(EXERCISE OBJECTIVE) The lines to extract begin at the one containing "In the scene" and run to the end of the listing; set them down exactly and alone.

────────────────────────────────────────

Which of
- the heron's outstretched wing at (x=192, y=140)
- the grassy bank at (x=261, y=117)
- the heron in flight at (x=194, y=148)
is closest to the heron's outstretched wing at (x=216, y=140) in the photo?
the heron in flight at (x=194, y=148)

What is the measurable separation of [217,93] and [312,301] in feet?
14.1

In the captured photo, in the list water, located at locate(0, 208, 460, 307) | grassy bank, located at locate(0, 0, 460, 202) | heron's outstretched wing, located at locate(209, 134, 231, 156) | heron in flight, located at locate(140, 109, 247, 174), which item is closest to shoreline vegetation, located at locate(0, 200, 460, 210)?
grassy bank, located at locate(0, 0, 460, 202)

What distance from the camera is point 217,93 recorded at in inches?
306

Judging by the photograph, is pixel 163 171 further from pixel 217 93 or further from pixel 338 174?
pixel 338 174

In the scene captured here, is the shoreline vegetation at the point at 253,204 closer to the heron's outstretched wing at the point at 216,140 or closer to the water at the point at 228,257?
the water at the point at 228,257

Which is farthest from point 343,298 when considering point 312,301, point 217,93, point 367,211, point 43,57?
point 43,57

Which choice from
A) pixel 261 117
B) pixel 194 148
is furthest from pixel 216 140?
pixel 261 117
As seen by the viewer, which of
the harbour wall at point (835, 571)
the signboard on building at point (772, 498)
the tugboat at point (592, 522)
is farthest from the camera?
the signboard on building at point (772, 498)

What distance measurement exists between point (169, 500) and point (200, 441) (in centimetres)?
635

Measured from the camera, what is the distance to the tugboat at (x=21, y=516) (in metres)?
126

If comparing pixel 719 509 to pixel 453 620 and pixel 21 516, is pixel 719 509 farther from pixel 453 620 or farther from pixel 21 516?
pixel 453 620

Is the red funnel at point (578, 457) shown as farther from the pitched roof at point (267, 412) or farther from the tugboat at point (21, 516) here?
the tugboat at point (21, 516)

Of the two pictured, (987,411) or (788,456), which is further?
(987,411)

────────────────────────────────────────

(EXPECTED ANSWER)
In the scene captured here, is the shoreline vegetation at the point at 253,204 closer to the heron's outstretched wing at the point at 216,140 or closer to the water at the point at 228,257?
the water at the point at 228,257

Which is farthest from point 343,298 when considering point 312,301, point 217,93, point 367,211, point 43,57?
point 43,57

Which choice from
A) pixel 261 117
B) pixel 194 148
is furthest from pixel 216 140?
pixel 261 117
As seen by the viewer, which of
the harbour wall at point (835, 571)
the signboard on building at point (772, 498)
the tugboat at point (592, 522)
is farthest from the camera?
the signboard on building at point (772, 498)

What distance measurement exists between point (169, 500) and point (200, 441) (in centimetres)?
635

Measured from the camera, what is the distance to the tugboat at (x=21, y=516) (in metres)?
126

If comparing pixel 719 509 to pixel 453 620 and pixel 21 516, is pixel 719 509 farther from pixel 453 620 or farther from pixel 21 516?
pixel 453 620

Is the red funnel at point (578, 457) shown as farther from the pitched roof at point (267, 412) or farther from the tugboat at point (21, 516) here?
the tugboat at point (21, 516)

Of the two pictured, (987,411) or (788,456), which is further?
(987,411)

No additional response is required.